EXTRACTED MATERIAL:
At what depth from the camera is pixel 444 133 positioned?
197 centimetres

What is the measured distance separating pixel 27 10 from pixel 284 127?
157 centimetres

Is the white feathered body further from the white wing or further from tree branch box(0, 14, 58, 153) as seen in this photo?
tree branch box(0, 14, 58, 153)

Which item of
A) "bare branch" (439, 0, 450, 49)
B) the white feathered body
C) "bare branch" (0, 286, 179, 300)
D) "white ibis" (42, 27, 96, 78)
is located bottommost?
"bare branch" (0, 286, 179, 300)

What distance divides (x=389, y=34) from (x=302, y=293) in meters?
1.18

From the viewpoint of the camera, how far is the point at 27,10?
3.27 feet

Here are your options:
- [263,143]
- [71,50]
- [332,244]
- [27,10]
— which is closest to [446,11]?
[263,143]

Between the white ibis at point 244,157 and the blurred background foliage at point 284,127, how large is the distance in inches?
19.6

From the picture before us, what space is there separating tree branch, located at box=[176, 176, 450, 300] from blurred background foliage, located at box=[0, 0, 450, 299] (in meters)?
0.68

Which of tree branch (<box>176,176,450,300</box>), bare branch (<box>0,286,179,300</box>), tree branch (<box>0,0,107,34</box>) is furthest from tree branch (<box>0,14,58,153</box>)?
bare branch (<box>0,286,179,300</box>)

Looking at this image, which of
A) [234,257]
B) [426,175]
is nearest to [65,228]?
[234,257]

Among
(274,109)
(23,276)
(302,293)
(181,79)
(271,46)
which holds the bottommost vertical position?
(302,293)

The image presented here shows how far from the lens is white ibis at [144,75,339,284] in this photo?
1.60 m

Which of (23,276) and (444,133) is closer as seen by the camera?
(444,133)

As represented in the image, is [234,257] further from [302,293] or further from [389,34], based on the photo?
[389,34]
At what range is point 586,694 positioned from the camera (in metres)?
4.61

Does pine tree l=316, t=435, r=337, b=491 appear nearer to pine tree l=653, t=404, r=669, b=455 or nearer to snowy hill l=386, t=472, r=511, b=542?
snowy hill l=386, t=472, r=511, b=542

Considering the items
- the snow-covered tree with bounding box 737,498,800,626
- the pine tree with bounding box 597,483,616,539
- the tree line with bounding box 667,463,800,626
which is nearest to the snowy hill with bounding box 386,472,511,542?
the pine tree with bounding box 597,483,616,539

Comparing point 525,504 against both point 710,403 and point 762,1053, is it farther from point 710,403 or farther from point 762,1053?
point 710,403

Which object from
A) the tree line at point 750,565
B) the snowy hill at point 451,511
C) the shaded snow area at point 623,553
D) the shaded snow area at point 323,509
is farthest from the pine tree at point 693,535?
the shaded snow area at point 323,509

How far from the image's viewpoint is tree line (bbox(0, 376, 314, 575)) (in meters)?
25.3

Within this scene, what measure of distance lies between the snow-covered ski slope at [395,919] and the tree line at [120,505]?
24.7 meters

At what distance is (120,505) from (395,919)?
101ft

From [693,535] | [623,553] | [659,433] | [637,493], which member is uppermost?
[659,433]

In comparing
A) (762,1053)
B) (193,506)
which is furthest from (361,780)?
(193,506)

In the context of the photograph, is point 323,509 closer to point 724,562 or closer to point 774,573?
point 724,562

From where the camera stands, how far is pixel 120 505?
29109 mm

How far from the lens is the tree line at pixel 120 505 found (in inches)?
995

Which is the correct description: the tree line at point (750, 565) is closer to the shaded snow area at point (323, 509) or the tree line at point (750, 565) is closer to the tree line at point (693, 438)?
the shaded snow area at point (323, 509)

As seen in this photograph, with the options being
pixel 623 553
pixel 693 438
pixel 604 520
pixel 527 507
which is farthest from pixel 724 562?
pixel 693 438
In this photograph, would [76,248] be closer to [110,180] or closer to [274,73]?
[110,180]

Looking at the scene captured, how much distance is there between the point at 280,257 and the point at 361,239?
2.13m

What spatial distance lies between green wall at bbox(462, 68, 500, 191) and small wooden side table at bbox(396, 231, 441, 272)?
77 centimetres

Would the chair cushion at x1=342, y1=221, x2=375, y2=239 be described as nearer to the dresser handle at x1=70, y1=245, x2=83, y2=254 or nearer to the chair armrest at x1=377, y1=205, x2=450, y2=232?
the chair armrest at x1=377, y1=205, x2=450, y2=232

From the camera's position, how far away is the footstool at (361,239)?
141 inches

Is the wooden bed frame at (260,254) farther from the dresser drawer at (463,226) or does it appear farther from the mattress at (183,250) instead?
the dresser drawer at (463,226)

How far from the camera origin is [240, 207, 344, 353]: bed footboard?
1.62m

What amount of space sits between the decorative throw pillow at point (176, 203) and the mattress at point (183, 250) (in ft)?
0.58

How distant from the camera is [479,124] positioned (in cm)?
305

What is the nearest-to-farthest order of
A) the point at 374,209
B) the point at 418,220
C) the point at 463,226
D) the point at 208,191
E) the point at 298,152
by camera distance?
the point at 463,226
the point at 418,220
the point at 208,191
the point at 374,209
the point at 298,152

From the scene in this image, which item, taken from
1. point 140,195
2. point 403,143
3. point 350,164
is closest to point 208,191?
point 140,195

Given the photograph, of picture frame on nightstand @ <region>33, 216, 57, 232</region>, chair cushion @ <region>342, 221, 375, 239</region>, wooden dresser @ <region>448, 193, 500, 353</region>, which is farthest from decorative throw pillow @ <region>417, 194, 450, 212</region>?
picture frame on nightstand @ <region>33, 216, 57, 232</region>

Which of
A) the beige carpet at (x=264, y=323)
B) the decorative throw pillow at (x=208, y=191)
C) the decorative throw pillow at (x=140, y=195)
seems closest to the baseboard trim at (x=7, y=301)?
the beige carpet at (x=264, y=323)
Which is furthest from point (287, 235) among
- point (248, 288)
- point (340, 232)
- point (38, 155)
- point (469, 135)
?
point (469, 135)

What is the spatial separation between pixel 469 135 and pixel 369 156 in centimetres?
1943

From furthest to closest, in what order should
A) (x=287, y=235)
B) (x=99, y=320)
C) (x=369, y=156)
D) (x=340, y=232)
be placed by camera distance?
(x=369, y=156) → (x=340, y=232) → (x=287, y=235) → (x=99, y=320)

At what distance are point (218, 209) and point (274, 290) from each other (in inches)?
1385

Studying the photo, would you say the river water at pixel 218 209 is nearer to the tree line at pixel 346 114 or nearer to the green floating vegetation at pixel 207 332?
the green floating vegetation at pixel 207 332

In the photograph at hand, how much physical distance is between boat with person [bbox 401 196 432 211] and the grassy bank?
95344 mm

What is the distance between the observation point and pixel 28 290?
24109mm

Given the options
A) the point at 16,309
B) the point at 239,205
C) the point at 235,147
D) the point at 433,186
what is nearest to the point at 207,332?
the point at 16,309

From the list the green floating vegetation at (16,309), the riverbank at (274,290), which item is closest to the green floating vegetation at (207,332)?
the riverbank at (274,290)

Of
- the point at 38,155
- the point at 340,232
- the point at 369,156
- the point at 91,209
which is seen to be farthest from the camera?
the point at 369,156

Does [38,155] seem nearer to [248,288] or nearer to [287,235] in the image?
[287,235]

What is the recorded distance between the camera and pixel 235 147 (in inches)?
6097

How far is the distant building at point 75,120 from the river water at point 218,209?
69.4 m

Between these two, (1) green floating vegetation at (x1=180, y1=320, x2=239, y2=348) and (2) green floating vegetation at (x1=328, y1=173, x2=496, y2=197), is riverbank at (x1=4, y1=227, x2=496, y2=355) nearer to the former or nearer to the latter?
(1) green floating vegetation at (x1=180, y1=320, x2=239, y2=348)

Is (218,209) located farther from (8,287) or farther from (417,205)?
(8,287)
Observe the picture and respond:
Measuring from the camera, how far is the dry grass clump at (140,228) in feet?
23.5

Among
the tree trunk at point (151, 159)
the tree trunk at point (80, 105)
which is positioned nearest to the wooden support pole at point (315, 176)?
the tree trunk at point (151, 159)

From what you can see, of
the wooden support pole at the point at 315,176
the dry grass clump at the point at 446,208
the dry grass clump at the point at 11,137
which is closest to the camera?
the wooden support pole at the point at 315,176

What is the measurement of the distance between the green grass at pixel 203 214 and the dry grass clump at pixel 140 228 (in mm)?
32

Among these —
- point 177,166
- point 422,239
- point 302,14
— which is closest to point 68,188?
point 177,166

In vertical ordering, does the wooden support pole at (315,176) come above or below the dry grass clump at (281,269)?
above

WRITTEN INSTRUCTION:
Return word for word everything from the line containing "From the list" down to the final line above, including both of those lines.

COMPLETED TASK:
From the list the green floating vegetation at (16,309), the riverbank at (274,290), which item is closest to the green floating vegetation at (207,332)?
the riverbank at (274,290)

Of
- the point at 38,155
- the point at 340,232
- the point at 369,156
- the point at 91,209
which is seen to be farthest from the camera?
the point at 369,156

Does [38,155] seem nearer to [248,288] or nearer to [287,235] in the image?
[287,235]

What is the recorded distance between the camera and pixel 235 147 (in inches)?
6097

How far is the distant building at point 75,120 from the river water at point 218,209?
69.4 m

Between these two, (1) green floating vegetation at (x1=180, y1=320, x2=239, y2=348) and (2) green floating vegetation at (x1=328, y1=173, x2=496, y2=197), is riverbank at (x1=4, y1=227, x2=496, y2=355) nearer to the former or nearer to the latter?
(1) green floating vegetation at (x1=180, y1=320, x2=239, y2=348)

Is (218,209) located farther from (8,287) or farther from (417,205)?
(8,287)
Observe the picture and respond:
Measuring from the camera, how far is the dry grass clump at (140,228) in feet?
23.5

Among
the tree trunk at point (151, 159)
the tree trunk at point (80, 105)
which is positioned nearest to the wooden support pole at point (315, 176)?
the tree trunk at point (151, 159)

From what you can see, of
the wooden support pole at the point at 315,176
the dry grass clump at the point at 446,208
the dry grass clump at the point at 11,137
which is closest to the camera?
the wooden support pole at the point at 315,176

What is the measurement of the distance between the green grass at pixel 203 214 and the dry grass clump at pixel 140 228 (in mm)?
32

Among these —
- point 177,166
- point 422,239
- point 302,14
— which is closest to point 68,188?
point 177,166

In vertical ordering, does the wooden support pole at (315,176) come above or below the dry grass clump at (281,269)?
above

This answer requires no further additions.